Texte fourni =
Bruno Le Maire,
Ministère de l’économie, des finances et de la relance •
16 nov. 2021La contribution au service public de l'électricité (CSPE) a été intégrée au sein de la taxe intérieure sur la consommation finale de l'électricité (TICFE) par la loi de finances rectificative pour 2015. Cette réforme avait pour but la mise en conformité de la taxation de l'énergie avec le droit européen. En effet, la fiscalité des produits énergétiques est encadrée par les dispositions de la directive n° 2003/96/CE du 27 octobre 2003 relative à la taxation des produits énergétiques et de l'électricité. Toutefois, afin de préserver la compétitivité des opérateurs économiques grands consommateurs d'électricité, et de reproduire au plus près, dans les limites permises par le droit de l'Union, la situation qui existait avec l'ancienne CSPE, des tarifs réduits ont été prévus pour les installations industrielles électro-intensives et hyperélectro-intensives notamment. Les critères retenus par le législateur pour définir l'électro-intensité sont ceux prévus par la doctrine précitée par référence à la notion de valeur ajoutée. Cette disposition a, depuis, été complétée par un régime plus avantageux en faveur des installations industrielles électro-intensives dont l'activité est considérée comme exposée à un risque important de fuite de carbone en raison des coûts des émissions indirectes, ainsi que pour d'autres activités qui répondent toutes à un critère d'électro-intensité hormis le secteur des transports pour lequel le droit de l'Union ne prévoit pas l'application cette condition. Dans ce cadre sont considérées comme industrielles les activités relevant des catégories B, C, D et E de l'annexe au décret n° 2007-1888 du 26 décembre 2007 portant approbation des nomenclatures d'activités et de produits françaises. Compte tenu de l'importance de la dépense fiscale associée à ces tarifs réduits et de leur caractère d'aide d'État, le Gouvernement n'envisage pas d'aller au-delà de la situation actuelle.

Section des données =
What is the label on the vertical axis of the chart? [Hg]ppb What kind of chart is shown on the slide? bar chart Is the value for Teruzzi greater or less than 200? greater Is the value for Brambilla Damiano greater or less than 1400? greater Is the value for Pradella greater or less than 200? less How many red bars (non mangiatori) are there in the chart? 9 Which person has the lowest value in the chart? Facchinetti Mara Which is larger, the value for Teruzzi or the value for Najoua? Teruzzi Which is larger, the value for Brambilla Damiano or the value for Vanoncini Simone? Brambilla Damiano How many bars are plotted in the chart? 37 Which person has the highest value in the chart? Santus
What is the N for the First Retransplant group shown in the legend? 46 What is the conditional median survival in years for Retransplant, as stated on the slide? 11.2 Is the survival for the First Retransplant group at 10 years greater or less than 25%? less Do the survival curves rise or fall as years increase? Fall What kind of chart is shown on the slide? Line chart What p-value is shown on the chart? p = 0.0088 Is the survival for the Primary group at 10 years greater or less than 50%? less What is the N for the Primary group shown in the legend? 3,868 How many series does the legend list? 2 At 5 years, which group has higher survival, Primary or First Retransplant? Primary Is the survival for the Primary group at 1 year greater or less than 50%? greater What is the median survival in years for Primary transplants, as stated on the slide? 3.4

Consigne de travail =
D'après le texte fourni, quelle loi a intégré la CSPE au sein de la TICFE ? Les lignes n'ont aucun rapport avec le texte fourni.

Résultat obtenu =
La loi de finances rectificative pour 2015.